Check each line of the listing for the string "trap", then state how many lines have it. Only the number is wanted.
%%
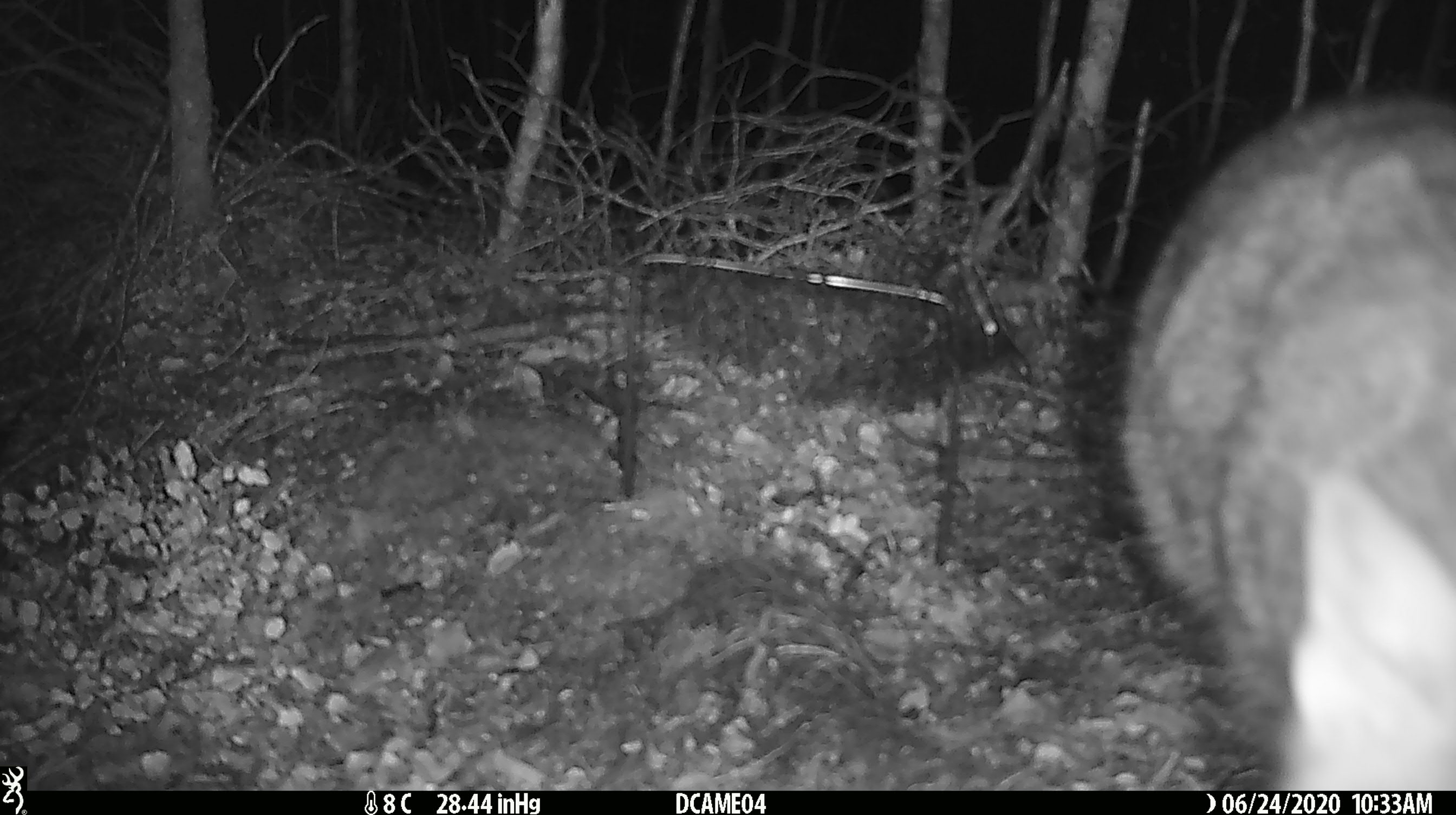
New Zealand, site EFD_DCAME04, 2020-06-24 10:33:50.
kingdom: Animalia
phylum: Chordata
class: Mammalia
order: Carnivora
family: Felidae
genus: Felis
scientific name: Felis catus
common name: domestic cat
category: cat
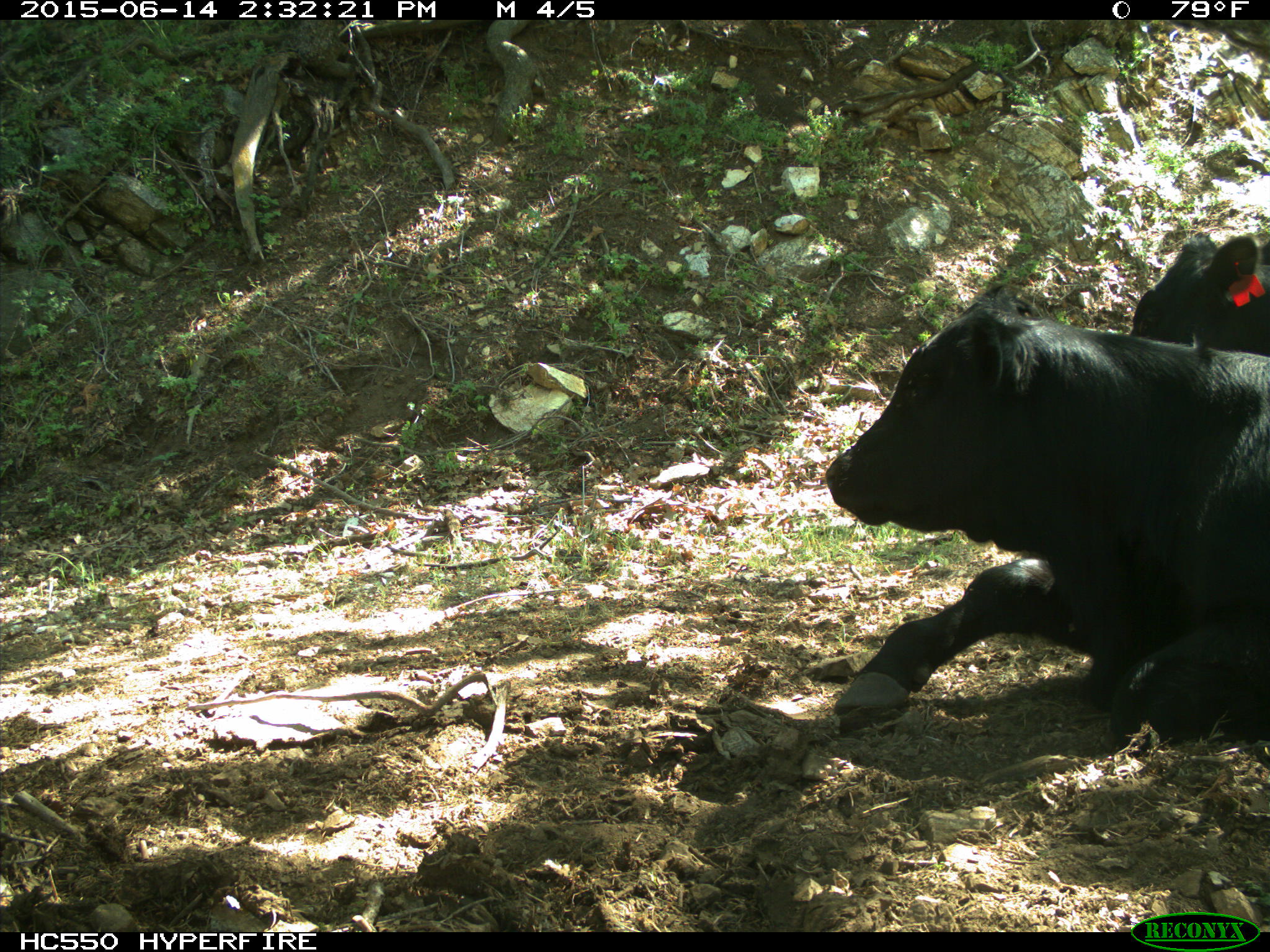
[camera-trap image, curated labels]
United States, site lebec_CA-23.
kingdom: Animalia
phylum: Chordata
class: Mammalia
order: Artiodactyla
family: Bovidae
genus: Bos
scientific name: Bos taurus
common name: domestic cow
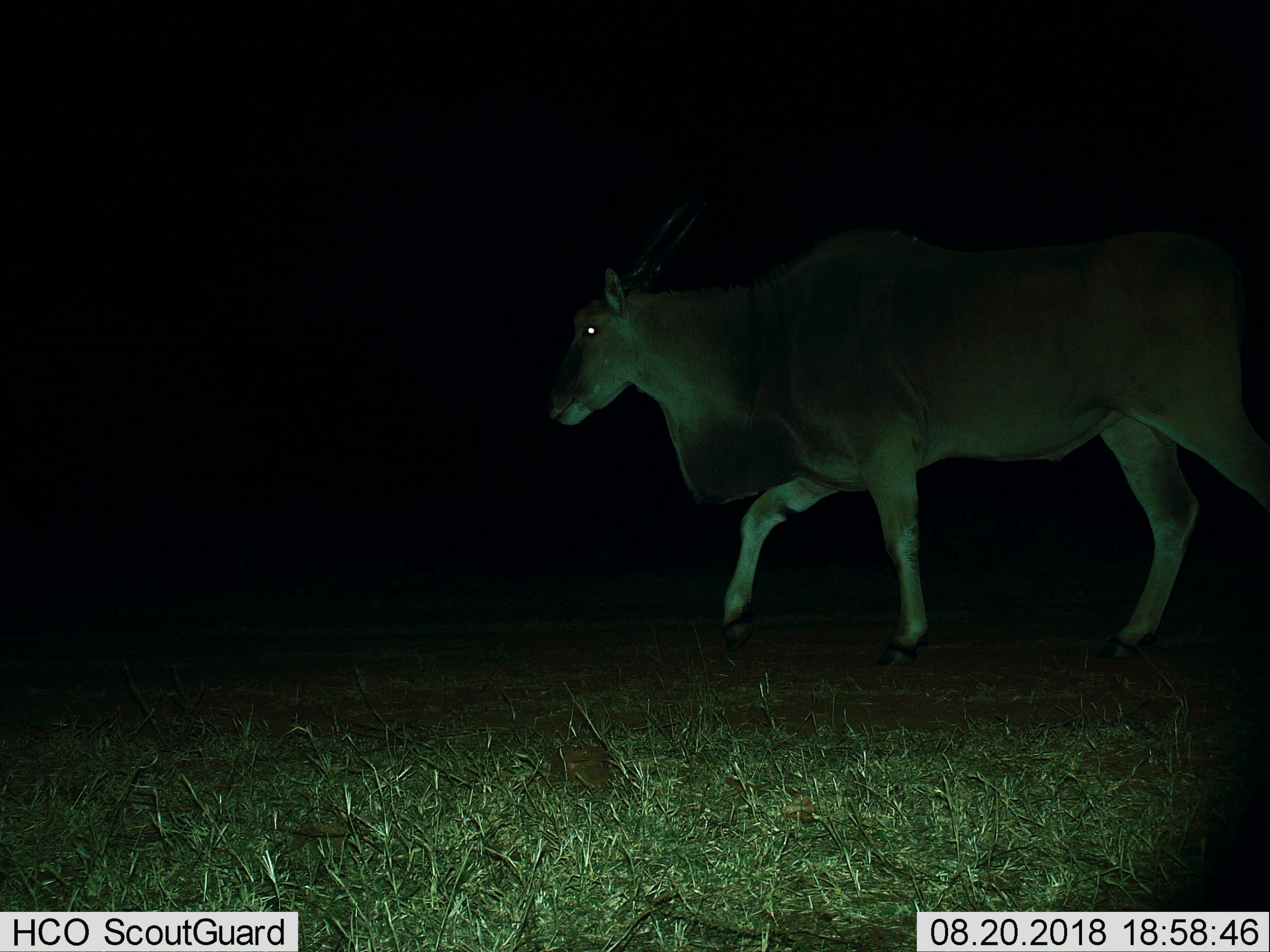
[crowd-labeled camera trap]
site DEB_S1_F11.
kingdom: Animalia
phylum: Chordata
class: Mammalia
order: Artiodactyla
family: Bovidae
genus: Tragelaphus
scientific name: Tragelaphus oryx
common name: eland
Eland (Tragelaphus oryx), count 1. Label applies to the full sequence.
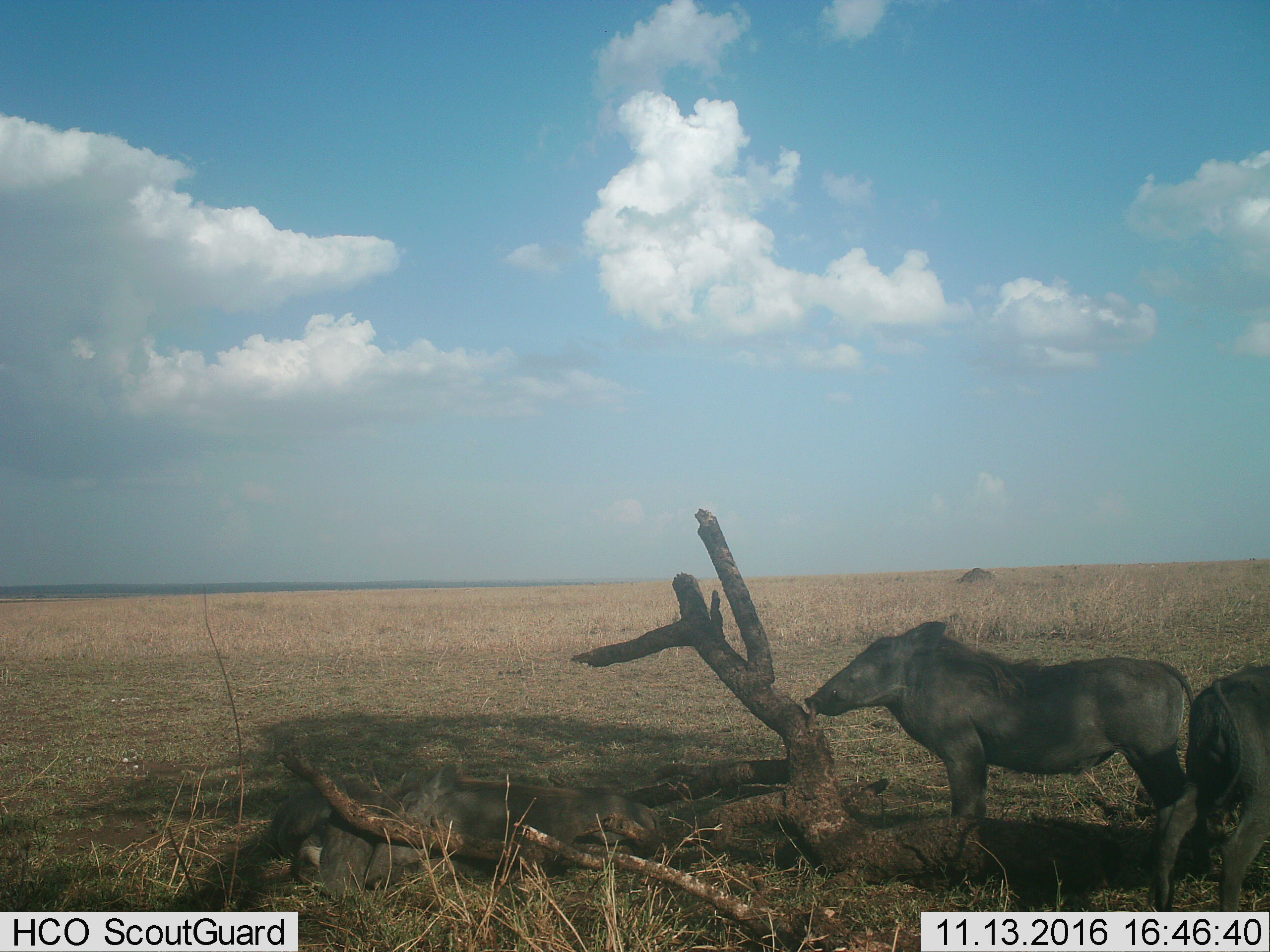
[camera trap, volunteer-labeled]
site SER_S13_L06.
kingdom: Animalia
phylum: Chordata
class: Mammalia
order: Artiodactyla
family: Suidae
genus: Phacochoerus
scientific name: Phacochoerus africanus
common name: warthog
Warthog (Phacochoerus africanus), count 2. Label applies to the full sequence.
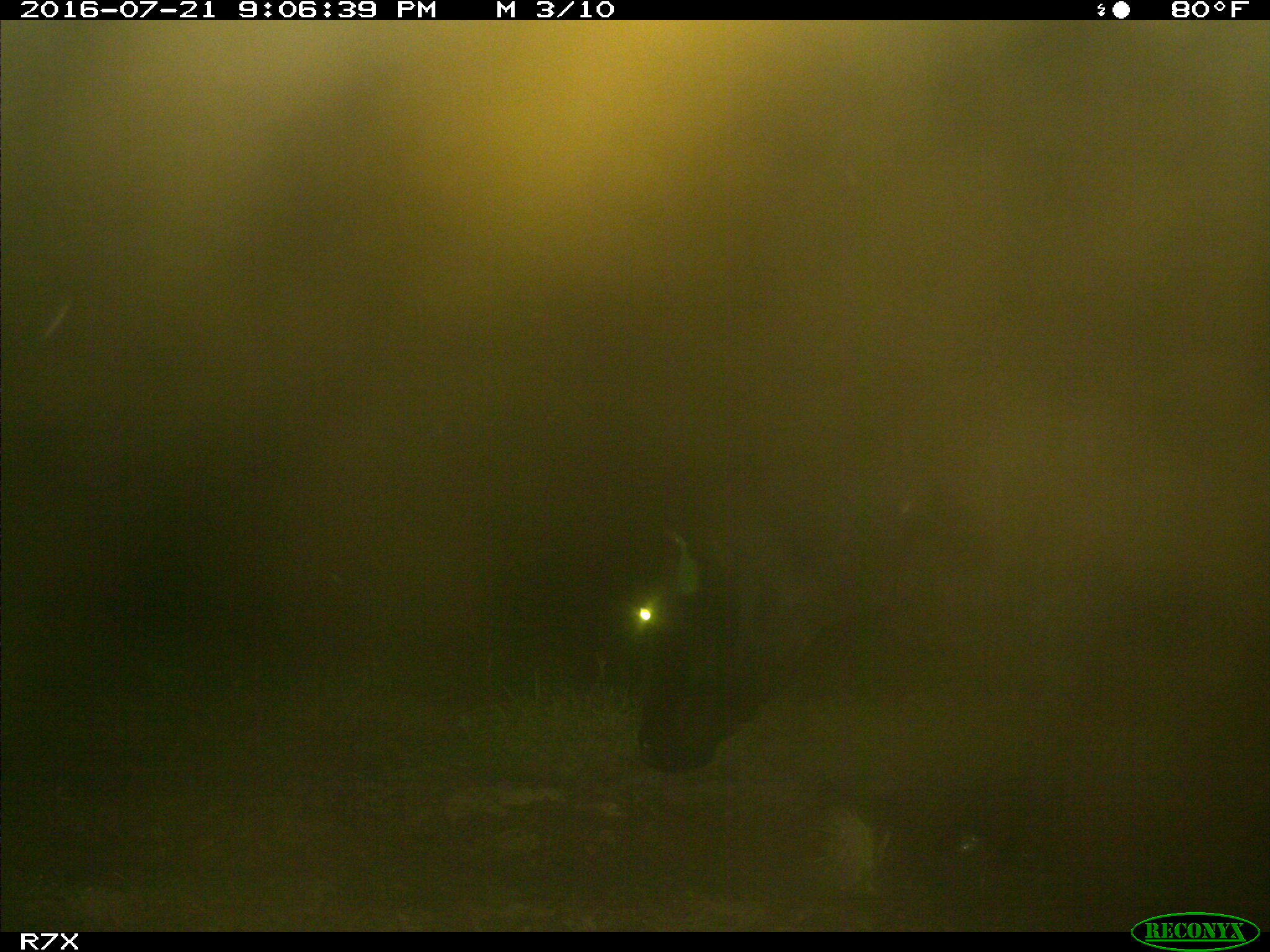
%%
◆ Output of the task
3